• EXTRAIT DU DOCUMENT:
━━━━━━━━━━━━━━━━━━━━
Autres oublié.e.s du dispositif, les électrons libres des musiques actuelles, artistes aux carrières hachées, avec parfois de nombreuses années d’intermittence à leur actif mais non linéaires, qui seront considérés comme primo entrant alors que leur situation appellerait des dispositions spécifiques.
!Attention! depuis la parution du décret, le ministère de la Culture a annoncé le 16 septembre l'ouverture d'un fonds d'urgence spécifique de solidarité pour les artistes et les techniciens du spectacle (FUSSAT) en partenariat avec AUDIENS. Y sont éligibles les artistes et techniciens du spectacle qui n’entrent pas dans le champ d’éligibilité du décret.
Plus d'informations et modalités ICI.
━━━━━━━━━━━━━━━━━━━━
• DONNÉES FOURNIES:
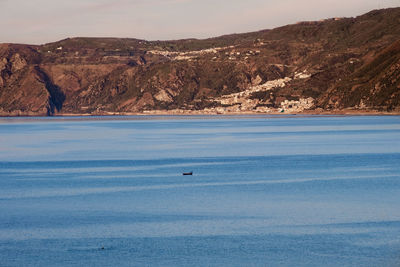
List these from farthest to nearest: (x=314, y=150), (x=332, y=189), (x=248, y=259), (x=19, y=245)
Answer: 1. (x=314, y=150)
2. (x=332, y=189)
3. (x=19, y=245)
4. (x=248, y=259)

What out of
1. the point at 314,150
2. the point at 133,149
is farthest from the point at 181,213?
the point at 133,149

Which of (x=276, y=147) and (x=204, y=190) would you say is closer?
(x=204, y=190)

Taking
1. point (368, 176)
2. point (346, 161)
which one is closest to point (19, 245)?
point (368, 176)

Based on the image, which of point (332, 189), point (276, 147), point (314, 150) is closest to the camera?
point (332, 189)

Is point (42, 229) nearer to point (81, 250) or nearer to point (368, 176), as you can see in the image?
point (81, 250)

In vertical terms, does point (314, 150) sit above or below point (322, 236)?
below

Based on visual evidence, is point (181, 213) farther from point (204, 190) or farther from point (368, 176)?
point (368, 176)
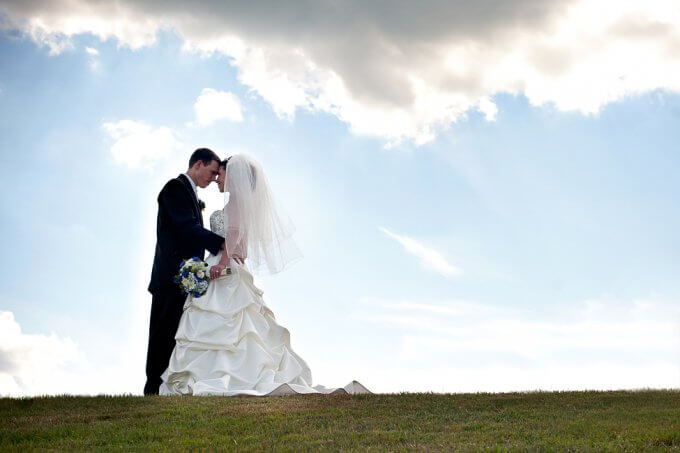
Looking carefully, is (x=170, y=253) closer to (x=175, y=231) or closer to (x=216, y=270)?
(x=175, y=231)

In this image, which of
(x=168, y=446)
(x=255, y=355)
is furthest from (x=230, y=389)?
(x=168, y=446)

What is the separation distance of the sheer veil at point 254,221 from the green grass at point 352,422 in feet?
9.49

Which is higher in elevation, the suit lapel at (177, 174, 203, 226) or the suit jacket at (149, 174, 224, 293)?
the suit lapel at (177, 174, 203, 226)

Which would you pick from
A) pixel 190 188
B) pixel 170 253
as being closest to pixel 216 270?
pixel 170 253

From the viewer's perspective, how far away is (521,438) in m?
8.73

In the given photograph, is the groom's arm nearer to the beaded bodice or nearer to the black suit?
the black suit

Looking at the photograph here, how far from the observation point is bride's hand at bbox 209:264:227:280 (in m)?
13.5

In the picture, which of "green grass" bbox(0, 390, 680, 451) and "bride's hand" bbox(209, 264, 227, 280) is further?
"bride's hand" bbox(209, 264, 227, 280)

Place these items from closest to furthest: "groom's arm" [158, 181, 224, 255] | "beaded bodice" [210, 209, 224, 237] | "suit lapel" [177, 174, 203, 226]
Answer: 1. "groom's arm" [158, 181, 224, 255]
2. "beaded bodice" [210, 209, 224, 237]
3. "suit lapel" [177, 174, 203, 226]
━━━━━━━━━━━━━━━━━━━━
• ÉNONCÉ DE L'EXERCICE:
Reprenez à l'identique, dans l'extrait du document ci-dessus, tout le passage qui va de « Autres oublié.e.s du » jusqu'à « des dispositions spécifiques. ».

• RÉPONSE RÉDIGÉE:
Autres oublié.e.s du dispositif, les électrons libres des musiques actuelles, artistes aux carrières hachées, avec parfois de nombreuses années d’intermittence à leur actif mais non linéaires, qui seront considérés comme primo entrant alors que leur situation appellerait des dispositions spécifiques.